__Page excerpt__
== Segment start ==
# Indoor tournaments within GTA for 2015-2016



## oktalotl (May 21, 2012)

Contact Peel Archery Club. They usually have great indoor leagues.


----------



## oktalotl (May 21, 2012)

Up to 70m.


----------



## Stash (Jun 1, 2002)

Caledon http://www.archersofcaledon.org/
York County http://www.yorkcountybowmen.com/
OCCS http://www.classicalsport.com/
Peel http://www.peelarchery.ca/

I think that's about it for indoor facilities in the GTA.


----------



## ontario3-d'r (Feb 17, 2012)

Generally, indoor clubs tend to run tournaments the same weekend from year to year. Check the January and February tournaments in the 2015 OAA tournament guide. The tournaments listed there will be reasonably accurate to give you an idea of the potential tournaments to come. Clubs have not handed in their tournament dates yet for the 2016 season, so that is why the list only goes to December.
== Segment end ==
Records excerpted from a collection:
== Segment start ==
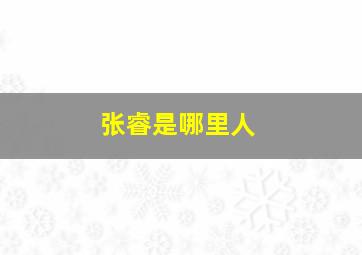 张睿是哪里人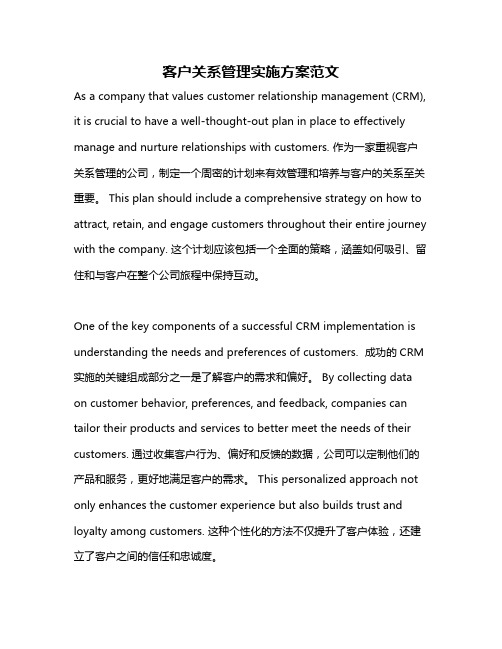 客户关系管理实施方案范文

As a company that values customer relationship management (CRM), it is crucial to have a well-thought-out plan in place to effectively manage and nurture relationships with customers. 作为一家重视客户关系管理的公司，制定一个周密的计划来有效管理和培养与客户的关系至关重要。 This plan should include a comprehensive strategy on how to attract, retain, and engage customers throughout their entire journey with the company. 这个计划应该包括一个全面的策略，涵盖如何吸引、留住和与客户在整个公司旅程中保持互动。

One of the key components of a successful CRM implementation is understanding the needs and preferences of customers. 成功的 CRM 实施的关键组成部分之一是了解客户的需求和偏好。 By collecting data on customer behavior, preferences, and feedback, companies can tailor their products and services to better meet the needs of their customers. 通过收集客户行为、偏好和反馈的数据，公司可以定制他们的产品和服务，更好地满足客户的需求。 This personalized approach not only enhances the customer experience but also builds trust and loyalty among customers. 这种个性化的方法不仅提升了客户体验，还建立了客户之间的信任和忠诚度。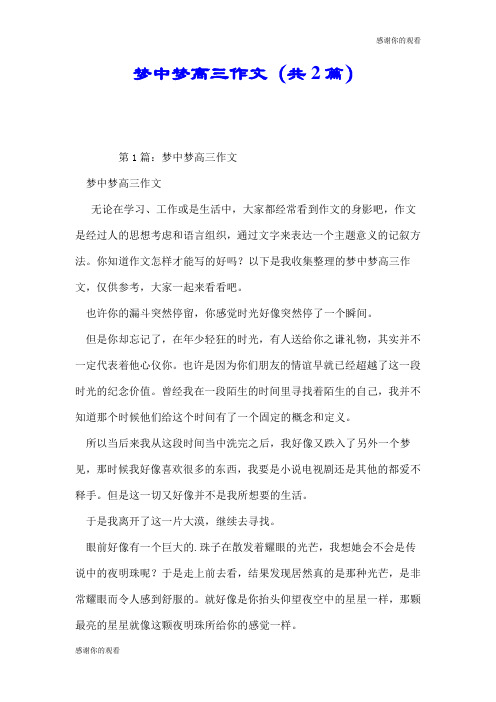 感谢你的观看

梦中梦高三作文（共2篇）

第1篇：梦中梦高三作文

梦中梦高三作文

无论在学习、工作或是生活中，大家都经常看到作文的身影吧，作文是经过人的思想考虑和语言组织，通过文字来表达一个主题意义的记叙方法。你知道作文怎样才能写的好吗？以下是我收集整理的梦中梦高三作文，仅供参考，大家一起来看看吧。

也许你的漏斗突然停留，你感觉时光好像突然停了一个瞬间。

但是你却忘记了，在年少轻狂的时光，有人送给你之谦礼物，其实并不一定代表着他心仪你。也许是因为你们朋友的情谊早就已经超越了这一段时光的纪念价值。曾经我在一段陌生的时间里寻找着陌生的自己，我并不知道那个时候他们给这个时间有了一个固定的概念和定义。

所以当后来我从这段时间当中洗完之后，我好像又跌入了另外一个梦见，那时候我好像喜欢很多的东西，我要是小说电视剧还是其他的都爱不释手。但是这一切又好像并不是我所想要的生活。

于是我离开了这一片大漠，继续去寻找。

眼前好像有一个巨大的.珠子在散发着耀眼的光芒，我想她会不会是传说中的夜明珠呢？于是走上前去看，结果发现居然真的是那种光芒，是非常耀眼而令人感到舒服的。就好像是你抬头仰望夜空中的星星一样，那颗最亮的星星就像这颗夜明珠所给你的感觉一样。

感谢你的观看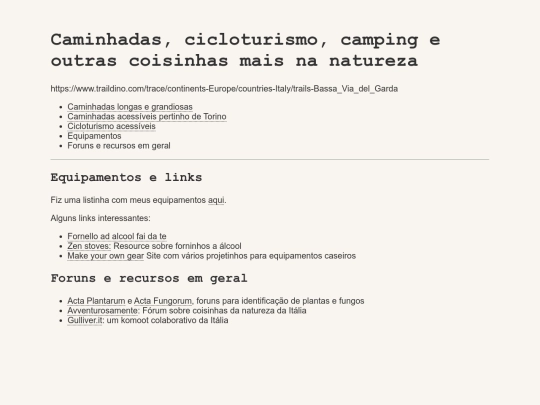 Caminhadas, cicloturismo, camping e outras coisinhas mais na natureza

https://www.traildino.com/trace/continents-Europe/countries-Italy/trails-Bassa_Via_del_Garda

• Caminhadas longas e grandiosas
• Caminhadas acessíveis pertinho de Torino
• Cicloturismo acessíveis
• Equipamentos
• Foruns e recursos em geral

Equipamentos e links

Fiz uma listinha com meus equipamentos aqui.

Alguns links interessantes:

• Fornello ad alcool fai da te
• Zen stoves: Resource sobre forninhos a álcool
• Make your own gear Site com vários projetinhos para equipamentos caseiros

Foruns e recursos em geral

• Acta Plantarum e Acta Fungorum, foruns para identificação de plantas e fungos
• Avventurosamente: Fórum sobre coisinhas da natureza da Itália
• Gulliver.it: um komoot colaborativo da Itália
== Segment end ==
__Exercise 1__
Translate this sentence from the thread on indoor tournaments into French: "Generally, indoor clubs tend to run tournaments the same weekend from year to year."
__Exercise 2__
From the thread on indoor tournaments, return everything from "Caledon http://www.archersofcaledon.org/" down to "in the GTA.".

__Exercise answer 1__
En général, les clubs en salle ont tendance à organiser leurs tournois le même week-end d'une année sur l'autre.

__Exercise answer 2__
Caledon http://www.archersofcaledon.org/
York County http://www.yorkcountybowmen.com/
OCCS http://www.classicalsport.com/
Peel http://www.peelarchery.ca/

I think that's about it for indoor facilities in the GTA.